> [TEXT EXCERPT]:
Content starts
Fast-forward to a time when we were working at the General Conference after returning from 15 years as missionaries in Singapore. Not long after we came home, many little things that had made me feel uneasy through the years began to add up and I faced an unbelievable question about our youngest son: was it possible that he was gay? I really knew next to nothing about homosexuality, but somehow, I had absorbed the idea that it was bad, perverted, something we didn’t talk about. Yet I knew my son was a very sweet, spiritual boy, and one I seemed to have a special bond with because of our love for music, art, and poetry. I just couldn’t reconcile the two thoughts.
I was distraught and turned to God. The thin pages of my Bible were spotted and wrinkled with tears as I spent sleepless nights in desperate prayers. It wasn’t long before I was disabused of the notion that change was possible, when Colin Cook, Adventism’s answer to the homosexuality problem, was accused of getting too cozy with his counselees. And gradually, leaders of various change ministries began admitting they had not really changed, after all.
It was several years before I was willing to peruse books by various theologians whose re-reading of the Bible, in light of new knowledge about homosexuality, had enabled them to see the few verses that mention same-sex behavior from a new perspective. When I did read them, their new interpretations seemed to make perfect sense.
During this period, I had struggled with many questions and doubts, especially wondering why God would allow people to be born with an attraction that He condemned. That didn’t seem like a God of love! A lot of other questions that I had stuffed deep into my subconscious through the years, began to surface, and I had to re-examine everything I had been taught growing up.
For the most part, I retained my Adventist beliefs, but I rejected our attitude of exceptionalism and embraced the brotherhood and sisterhood of all believers. So many things I had been warned of as I grew up, I shed like a heavy winter coat in the spring.
And my greatest discovery was the joy of the gospel. That God, our judge, is also our advocate. That God isn’t as concerned about us becoming perfect, as He is about our learning to love one another. He is our friend and loved us “while we were yet sinners.”
Being a parent helped me understand how much God loves us, if we can love our children, no matter what they may do or how they may embarrass us. I began to see God in a loving, relational way. He hears my wordless prayers, my deep inner longings. He doesn’t reject me when I fail to resist temptation, but gently offers to do for me what I can’t do myself.
Unfortunately, my old legalistic background sometimes rears its fearful head, trying to steal my peace. The deep roots of legalism probably will not leave me completely till the day Jesus takes us to heaven, but today I can look back on my worst experience with thankfulness for the new life that grew out of it.
Carrol has been retired for 30 years, stays home and prays for her husband Bob when he takes seniors on mission trips, responds to all requests for help from LGBTIs or their family members, and quilts, reads, and writes her family history in spare time. Carrol has written a book about homosexuality entitled My Son, Beloved Stranger.
Content ends
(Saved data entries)
Content starts
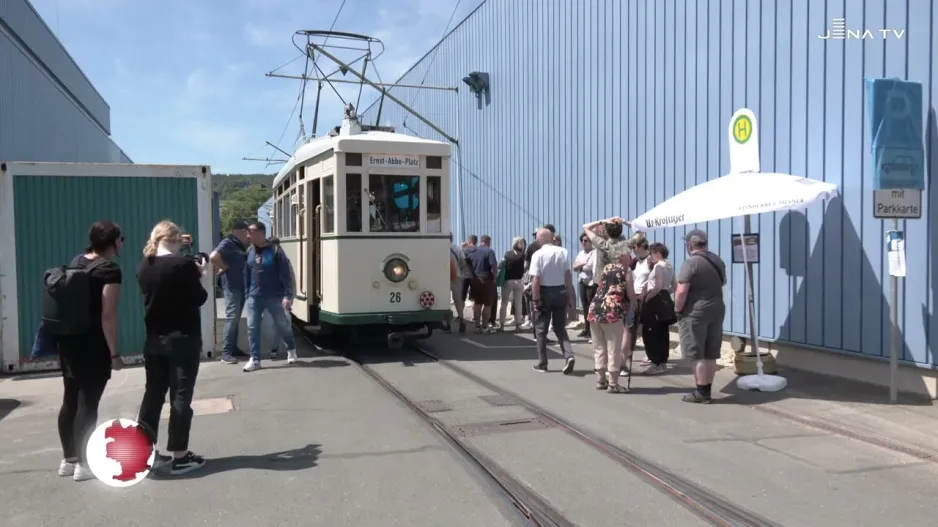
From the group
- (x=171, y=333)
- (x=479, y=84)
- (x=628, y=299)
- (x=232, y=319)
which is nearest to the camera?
(x=171, y=333)

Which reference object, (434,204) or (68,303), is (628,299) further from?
(68,303)

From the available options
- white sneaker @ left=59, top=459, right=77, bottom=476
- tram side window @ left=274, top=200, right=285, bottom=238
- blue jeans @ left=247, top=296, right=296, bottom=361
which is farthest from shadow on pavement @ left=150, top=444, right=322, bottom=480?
tram side window @ left=274, top=200, right=285, bottom=238

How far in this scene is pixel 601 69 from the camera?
12.2 meters

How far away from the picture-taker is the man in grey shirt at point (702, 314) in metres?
6.87

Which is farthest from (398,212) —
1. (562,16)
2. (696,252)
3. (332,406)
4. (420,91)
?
(420,91)

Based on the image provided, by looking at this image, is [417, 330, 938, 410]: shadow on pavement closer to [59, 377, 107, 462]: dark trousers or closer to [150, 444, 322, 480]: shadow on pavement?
[150, 444, 322, 480]: shadow on pavement

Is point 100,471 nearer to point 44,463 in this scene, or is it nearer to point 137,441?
point 137,441

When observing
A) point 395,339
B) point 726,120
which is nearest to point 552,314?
point 395,339

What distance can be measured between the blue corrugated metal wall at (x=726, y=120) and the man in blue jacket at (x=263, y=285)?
18.5 feet


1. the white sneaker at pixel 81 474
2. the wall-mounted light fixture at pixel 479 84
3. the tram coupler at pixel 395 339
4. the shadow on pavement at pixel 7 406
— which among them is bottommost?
the shadow on pavement at pixel 7 406

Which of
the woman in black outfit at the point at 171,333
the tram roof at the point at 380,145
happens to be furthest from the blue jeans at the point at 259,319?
the woman in black outfit at the point at 171,333

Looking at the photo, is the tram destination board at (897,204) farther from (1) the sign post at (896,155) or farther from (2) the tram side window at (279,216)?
(2) the tram side window at (279,216)

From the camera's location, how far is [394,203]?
367 inches

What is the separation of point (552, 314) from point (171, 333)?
4690 mm
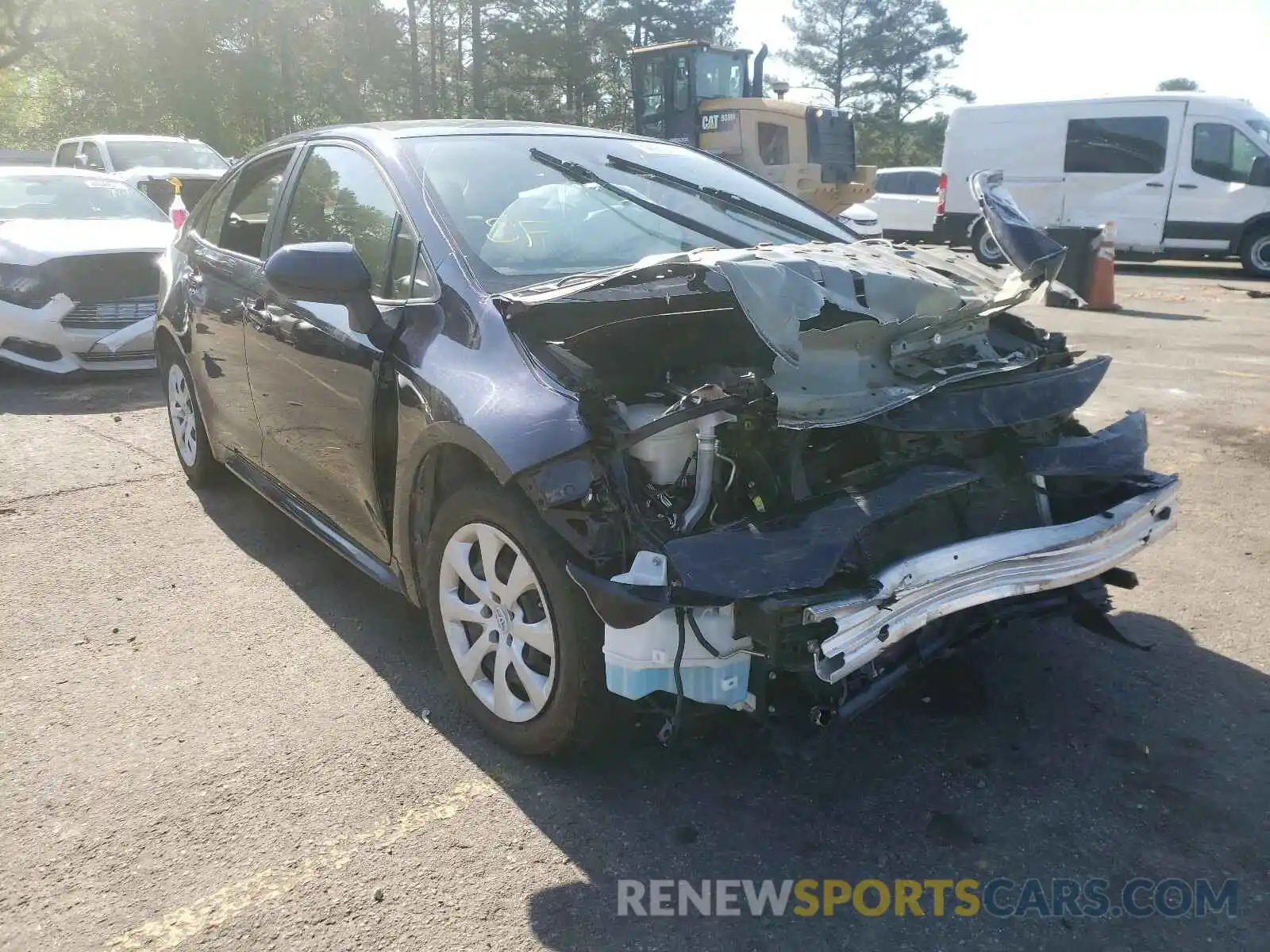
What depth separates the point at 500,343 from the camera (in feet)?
9.14

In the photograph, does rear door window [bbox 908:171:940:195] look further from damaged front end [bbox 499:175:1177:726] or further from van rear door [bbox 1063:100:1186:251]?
damaged front end [bbox 499:175:1177:726]

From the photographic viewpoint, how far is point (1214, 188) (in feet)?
48.8

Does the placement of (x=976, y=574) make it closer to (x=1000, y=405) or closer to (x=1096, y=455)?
(x=1000, y=405)

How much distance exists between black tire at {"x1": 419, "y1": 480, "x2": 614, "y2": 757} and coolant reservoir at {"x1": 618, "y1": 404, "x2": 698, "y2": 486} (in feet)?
0.99

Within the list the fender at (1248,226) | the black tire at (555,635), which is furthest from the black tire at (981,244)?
the black tire at (555,635)

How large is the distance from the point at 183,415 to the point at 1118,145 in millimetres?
14967

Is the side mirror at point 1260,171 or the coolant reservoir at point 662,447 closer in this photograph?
the coolant reservoir at point 662,447

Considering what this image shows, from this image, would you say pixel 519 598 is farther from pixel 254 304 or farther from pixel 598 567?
pixel 254 304

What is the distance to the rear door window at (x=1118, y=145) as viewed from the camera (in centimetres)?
1521

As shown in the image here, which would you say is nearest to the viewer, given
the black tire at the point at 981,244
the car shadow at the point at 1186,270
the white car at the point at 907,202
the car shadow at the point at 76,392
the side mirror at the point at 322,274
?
the side mirror at the point at 322,274

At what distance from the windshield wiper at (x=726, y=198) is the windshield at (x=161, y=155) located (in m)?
12.2

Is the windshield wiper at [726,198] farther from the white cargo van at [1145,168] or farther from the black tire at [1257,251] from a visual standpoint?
the black tire at [1257,251]

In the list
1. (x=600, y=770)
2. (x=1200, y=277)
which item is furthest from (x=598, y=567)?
(x=1200, y=277)

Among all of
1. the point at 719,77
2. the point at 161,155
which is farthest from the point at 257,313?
the point at 719,77
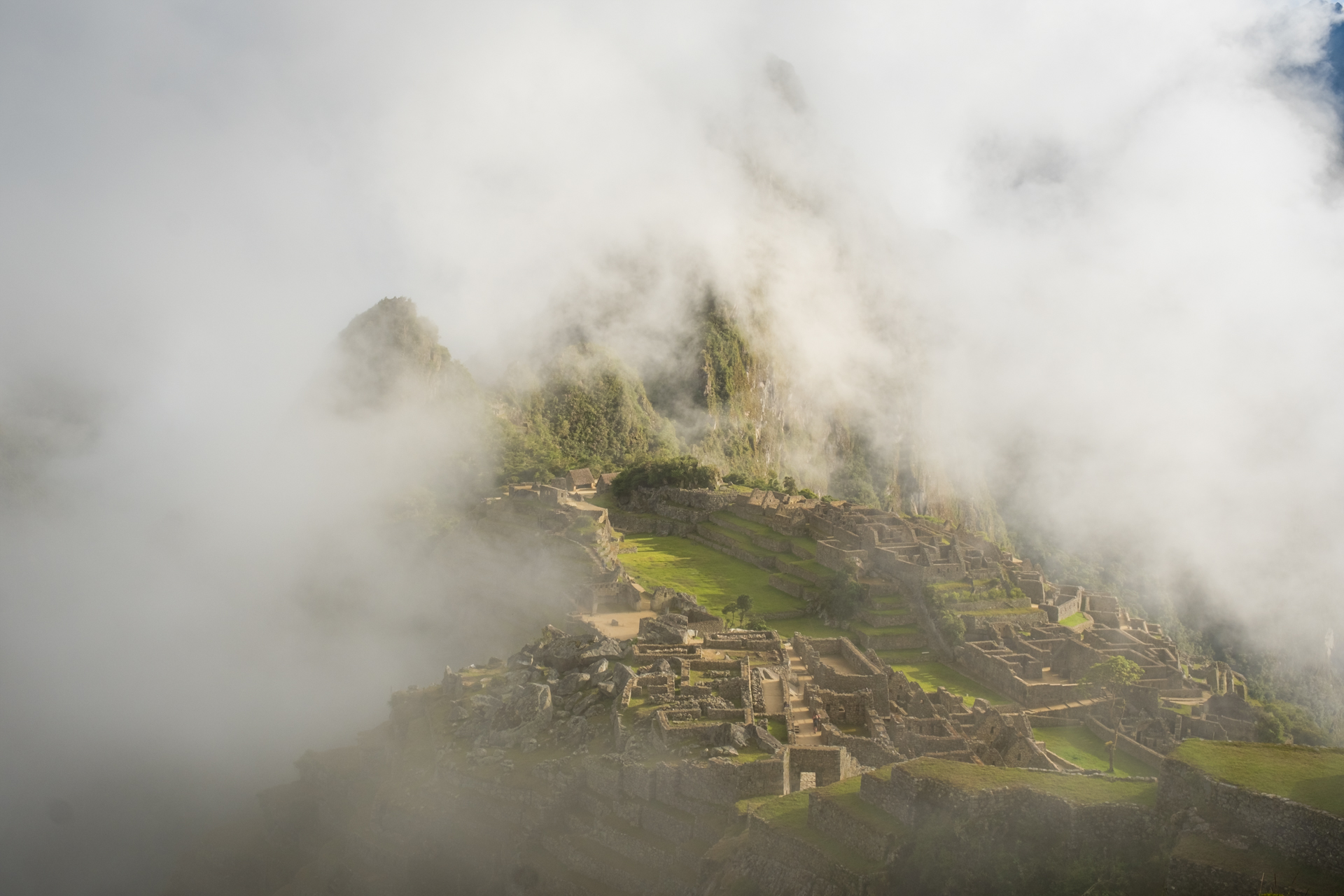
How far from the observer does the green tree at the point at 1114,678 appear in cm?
2978

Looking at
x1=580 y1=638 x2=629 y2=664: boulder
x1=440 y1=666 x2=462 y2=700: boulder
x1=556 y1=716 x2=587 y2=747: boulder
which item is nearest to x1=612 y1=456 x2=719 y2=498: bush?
x1=440 y1=666 x2=462 y2=700: boulder

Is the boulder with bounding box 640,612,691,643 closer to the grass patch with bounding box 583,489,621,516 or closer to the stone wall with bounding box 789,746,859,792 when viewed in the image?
the stone wall with bounding box 789,746,859,792

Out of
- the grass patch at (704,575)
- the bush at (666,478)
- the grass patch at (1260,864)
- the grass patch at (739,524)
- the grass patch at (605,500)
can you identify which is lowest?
the grass patch at (1260,864)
Content ends
Answer these questions using the essay.
(a) How many years did the family serve as missionaries in Singapore?
(b) Who was accused of getting too cozy with his counselees?
(c) What is the title of the book about homosexuality that Carrol wrote?

(a) 15 years
(b) Colin Cook
(c) My Son, Beloved Stranger